• Document

Math Help Forum - View Single Post

Chris L T521 · #7 July 5th, 2009, 01:41 PM

Quote:

Originally Posted by superdude

yes I did get that answer, plus or minus 5/2

part b) I'm stuck on again. "For those values of k, verify that every member of the family of functions y=Asinkt+Bcoskt is also a solution." (where A,B, and of course k, are constants). This is what I did:

$\begin{aligned}y & = A\sin(kt)+B\cos(kt)\\y' & =Ak\cos(kt)-bk\sin(kt)\\y'' & =-Bk^2\cos(kt)-Ak^2\sin(kt)\end{aligned}$
then I plug in the value of k and get
$4(\frac{-25b\cos(5t/2)}{4}-\frac{25a\sin(5t/2)}{4})=-25b\cos(5{\color{red}t}/2)-25a\sin(5{\color{red}t}/2)$
I'm uncertain what to do next or if the question is completed

I'm sorry, how do I cause a line break with latex?

Note my correction in red first (you had k, when it should have been t).

Now, simplify the LHS to see that LHS = RHS which implies that the family of functions satisfies the differential equation.

To answer you're last question on LaTeX, click on the edited LaTeX image to see the code.

• Record extracts
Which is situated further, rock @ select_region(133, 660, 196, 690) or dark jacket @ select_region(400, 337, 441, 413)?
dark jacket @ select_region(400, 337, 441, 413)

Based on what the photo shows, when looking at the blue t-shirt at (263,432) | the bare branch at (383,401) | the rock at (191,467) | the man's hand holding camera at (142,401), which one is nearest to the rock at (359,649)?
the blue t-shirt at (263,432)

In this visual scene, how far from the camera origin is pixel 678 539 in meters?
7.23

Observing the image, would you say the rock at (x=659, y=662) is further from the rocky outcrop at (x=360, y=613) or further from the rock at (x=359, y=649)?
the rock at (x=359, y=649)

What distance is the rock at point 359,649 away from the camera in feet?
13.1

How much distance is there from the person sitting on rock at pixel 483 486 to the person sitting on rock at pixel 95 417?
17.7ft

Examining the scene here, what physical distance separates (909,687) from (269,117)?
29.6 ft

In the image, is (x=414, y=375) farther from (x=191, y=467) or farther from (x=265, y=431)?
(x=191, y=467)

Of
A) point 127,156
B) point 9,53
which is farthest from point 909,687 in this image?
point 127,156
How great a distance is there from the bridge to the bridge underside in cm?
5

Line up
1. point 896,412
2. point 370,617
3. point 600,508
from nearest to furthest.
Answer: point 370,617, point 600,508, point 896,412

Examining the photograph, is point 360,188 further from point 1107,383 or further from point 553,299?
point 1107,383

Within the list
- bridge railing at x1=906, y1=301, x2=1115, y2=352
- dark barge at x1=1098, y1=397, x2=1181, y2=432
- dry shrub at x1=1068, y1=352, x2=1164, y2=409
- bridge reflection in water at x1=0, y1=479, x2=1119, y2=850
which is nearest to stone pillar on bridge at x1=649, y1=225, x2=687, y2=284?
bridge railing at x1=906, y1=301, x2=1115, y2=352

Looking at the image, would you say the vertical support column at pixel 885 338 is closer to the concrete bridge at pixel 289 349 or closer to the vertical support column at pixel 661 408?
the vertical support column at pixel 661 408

• Directions
In the forum post on verifying solutions of a differential equation, what correction does the reply mark in red?

• Right answer
It replaces k with t, since the poster had written k where t belonged.